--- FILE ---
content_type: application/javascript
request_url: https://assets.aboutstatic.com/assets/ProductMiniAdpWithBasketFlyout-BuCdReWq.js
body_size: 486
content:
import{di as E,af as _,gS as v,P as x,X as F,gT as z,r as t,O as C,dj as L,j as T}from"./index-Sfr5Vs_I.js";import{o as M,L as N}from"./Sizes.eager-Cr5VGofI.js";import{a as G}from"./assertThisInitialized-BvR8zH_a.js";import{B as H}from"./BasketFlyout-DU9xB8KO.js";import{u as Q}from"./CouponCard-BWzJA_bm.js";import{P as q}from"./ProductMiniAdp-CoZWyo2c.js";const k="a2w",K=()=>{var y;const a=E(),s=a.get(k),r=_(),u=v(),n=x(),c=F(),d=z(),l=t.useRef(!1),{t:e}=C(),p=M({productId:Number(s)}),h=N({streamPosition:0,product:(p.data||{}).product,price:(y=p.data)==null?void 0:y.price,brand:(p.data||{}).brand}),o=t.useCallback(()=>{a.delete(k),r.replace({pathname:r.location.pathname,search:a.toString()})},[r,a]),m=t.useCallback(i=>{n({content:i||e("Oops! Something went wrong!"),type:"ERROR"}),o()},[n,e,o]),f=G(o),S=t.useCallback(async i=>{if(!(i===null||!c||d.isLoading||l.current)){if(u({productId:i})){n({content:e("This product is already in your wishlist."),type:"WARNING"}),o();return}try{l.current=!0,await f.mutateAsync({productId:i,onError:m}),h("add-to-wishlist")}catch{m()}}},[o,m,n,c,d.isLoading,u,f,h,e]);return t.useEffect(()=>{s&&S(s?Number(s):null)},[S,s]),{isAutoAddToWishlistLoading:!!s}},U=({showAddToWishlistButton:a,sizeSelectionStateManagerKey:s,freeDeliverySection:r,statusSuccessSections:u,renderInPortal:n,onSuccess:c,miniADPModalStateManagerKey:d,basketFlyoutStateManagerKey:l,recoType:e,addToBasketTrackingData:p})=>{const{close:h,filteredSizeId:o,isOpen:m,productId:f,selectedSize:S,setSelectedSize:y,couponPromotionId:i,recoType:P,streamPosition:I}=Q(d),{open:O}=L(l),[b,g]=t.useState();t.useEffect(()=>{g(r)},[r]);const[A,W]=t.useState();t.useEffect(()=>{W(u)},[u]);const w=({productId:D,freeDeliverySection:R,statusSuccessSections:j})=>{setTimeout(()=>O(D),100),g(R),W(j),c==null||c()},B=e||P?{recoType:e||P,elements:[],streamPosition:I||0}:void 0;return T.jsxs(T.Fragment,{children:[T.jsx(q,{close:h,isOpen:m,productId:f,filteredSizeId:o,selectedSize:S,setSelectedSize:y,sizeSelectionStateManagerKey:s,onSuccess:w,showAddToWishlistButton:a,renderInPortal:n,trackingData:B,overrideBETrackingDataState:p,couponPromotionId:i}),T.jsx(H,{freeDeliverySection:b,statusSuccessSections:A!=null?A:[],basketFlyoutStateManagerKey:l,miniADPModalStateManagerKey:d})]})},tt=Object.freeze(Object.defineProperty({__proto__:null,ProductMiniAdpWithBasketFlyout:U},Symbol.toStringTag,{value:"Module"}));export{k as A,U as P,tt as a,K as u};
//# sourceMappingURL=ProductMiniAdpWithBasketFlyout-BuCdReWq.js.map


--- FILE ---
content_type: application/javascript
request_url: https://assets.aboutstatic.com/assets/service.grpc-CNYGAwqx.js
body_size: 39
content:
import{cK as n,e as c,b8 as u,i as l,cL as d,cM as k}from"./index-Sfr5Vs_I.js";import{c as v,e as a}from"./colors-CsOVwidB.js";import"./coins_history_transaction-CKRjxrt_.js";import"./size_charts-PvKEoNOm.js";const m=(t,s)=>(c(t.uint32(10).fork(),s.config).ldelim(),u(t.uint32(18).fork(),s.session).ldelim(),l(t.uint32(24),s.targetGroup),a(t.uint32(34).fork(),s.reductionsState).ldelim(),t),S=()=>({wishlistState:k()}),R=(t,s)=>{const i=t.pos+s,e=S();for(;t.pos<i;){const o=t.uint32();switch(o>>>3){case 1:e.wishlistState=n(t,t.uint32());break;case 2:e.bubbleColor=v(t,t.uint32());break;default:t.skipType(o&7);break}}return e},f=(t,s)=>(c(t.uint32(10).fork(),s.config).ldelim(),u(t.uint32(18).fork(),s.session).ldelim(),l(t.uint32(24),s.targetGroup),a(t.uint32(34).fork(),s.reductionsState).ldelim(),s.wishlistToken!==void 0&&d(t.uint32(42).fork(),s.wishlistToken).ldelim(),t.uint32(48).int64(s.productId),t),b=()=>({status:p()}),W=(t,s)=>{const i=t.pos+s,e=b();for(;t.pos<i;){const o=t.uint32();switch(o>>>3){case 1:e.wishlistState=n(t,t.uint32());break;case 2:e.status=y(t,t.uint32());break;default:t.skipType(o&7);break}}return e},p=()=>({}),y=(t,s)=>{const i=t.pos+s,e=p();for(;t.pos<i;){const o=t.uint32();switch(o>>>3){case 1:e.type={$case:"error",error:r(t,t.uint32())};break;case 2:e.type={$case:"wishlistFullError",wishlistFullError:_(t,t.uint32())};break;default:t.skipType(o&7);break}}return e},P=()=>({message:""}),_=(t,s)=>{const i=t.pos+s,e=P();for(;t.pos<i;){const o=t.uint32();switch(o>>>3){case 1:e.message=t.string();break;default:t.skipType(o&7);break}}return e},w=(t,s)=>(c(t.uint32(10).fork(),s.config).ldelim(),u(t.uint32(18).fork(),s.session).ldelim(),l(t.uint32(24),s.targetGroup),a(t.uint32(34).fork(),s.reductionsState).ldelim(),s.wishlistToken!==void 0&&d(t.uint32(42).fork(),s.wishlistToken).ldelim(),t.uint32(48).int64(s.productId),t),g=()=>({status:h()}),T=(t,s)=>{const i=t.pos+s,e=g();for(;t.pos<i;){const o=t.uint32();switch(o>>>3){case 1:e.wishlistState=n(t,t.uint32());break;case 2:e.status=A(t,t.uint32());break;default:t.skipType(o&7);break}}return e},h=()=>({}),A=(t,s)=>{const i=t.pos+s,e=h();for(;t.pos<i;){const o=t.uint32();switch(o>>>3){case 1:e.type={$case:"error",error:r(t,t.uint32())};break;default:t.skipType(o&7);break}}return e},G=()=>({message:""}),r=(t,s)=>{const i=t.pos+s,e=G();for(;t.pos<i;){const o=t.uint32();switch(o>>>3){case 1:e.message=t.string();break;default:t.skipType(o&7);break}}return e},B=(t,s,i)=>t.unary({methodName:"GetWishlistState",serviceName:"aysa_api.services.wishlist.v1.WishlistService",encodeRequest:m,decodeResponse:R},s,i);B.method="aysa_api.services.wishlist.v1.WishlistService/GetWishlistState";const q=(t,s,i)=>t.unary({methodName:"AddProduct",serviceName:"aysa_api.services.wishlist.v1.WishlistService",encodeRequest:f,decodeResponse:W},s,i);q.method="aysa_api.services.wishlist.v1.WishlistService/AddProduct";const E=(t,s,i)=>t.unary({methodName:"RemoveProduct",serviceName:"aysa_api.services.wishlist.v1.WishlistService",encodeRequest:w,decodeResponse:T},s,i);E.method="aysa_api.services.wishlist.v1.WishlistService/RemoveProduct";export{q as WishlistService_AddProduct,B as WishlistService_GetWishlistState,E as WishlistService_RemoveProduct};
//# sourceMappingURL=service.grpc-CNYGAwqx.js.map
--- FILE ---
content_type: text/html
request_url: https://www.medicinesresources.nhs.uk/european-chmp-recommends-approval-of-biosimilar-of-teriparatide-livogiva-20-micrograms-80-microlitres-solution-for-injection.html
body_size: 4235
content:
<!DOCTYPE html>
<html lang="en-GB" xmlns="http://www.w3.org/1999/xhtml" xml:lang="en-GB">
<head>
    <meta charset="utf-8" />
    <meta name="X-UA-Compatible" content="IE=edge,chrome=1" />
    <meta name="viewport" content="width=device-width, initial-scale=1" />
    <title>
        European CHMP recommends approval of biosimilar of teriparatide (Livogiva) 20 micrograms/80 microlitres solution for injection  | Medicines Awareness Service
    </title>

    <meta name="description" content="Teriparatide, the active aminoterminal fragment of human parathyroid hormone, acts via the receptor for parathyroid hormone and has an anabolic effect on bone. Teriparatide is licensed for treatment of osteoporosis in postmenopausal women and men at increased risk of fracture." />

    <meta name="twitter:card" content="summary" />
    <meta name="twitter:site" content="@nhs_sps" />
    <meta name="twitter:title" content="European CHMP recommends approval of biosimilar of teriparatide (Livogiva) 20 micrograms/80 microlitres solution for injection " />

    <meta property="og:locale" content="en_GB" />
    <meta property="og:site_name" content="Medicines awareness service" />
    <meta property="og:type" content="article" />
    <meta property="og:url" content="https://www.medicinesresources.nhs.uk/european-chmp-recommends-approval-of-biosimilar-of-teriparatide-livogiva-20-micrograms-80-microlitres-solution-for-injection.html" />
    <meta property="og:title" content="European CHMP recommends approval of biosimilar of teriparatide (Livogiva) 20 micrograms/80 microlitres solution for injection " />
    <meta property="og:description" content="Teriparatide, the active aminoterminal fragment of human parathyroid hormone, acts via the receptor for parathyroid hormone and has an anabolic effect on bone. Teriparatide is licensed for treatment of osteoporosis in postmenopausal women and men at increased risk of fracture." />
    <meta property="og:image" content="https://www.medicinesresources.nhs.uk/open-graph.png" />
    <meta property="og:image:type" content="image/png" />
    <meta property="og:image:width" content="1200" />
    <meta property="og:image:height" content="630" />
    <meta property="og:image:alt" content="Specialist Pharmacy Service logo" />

----------------------------------------

WHAT THE EXERCISE ASKS
Scan the records for lines that hold "injection", and reproduce each one you find.

ANSWER TO THIS PROBLEM
request_url: https://www.medicinesresources.nhs.uk/european-chmp-recommends-approval-of-biosimilar-of-teriparatide-livogiva-20-micrograms-80-microlitres-solution-for-injection.html
        European CHMP recommends approval of biosimilar of teriparatide (Livogiva) 20 micrograms/80 microlitres solution for injection  | Medicines Awareness Service
    <meta name="twitter:title" content="European CHMP recommends approval of biosimilar of teriparatide (Livogiva) 20 micrograms/80 microlitres solution for injection " />
    <meta property="og:url" content="https://www.medicinesresources.nhs.uk/european-chmp-recommends-approval-of-biosimilar-of-teriparatide-livogiva-20-micrograms-80-microlitres-solution-for-injection.html" />
    <meta property="og:title" content="European CHMP recommends approval of biosimilar of teriparatide (Livogiva) 20 micrograms/80 microlitres solution for injection " />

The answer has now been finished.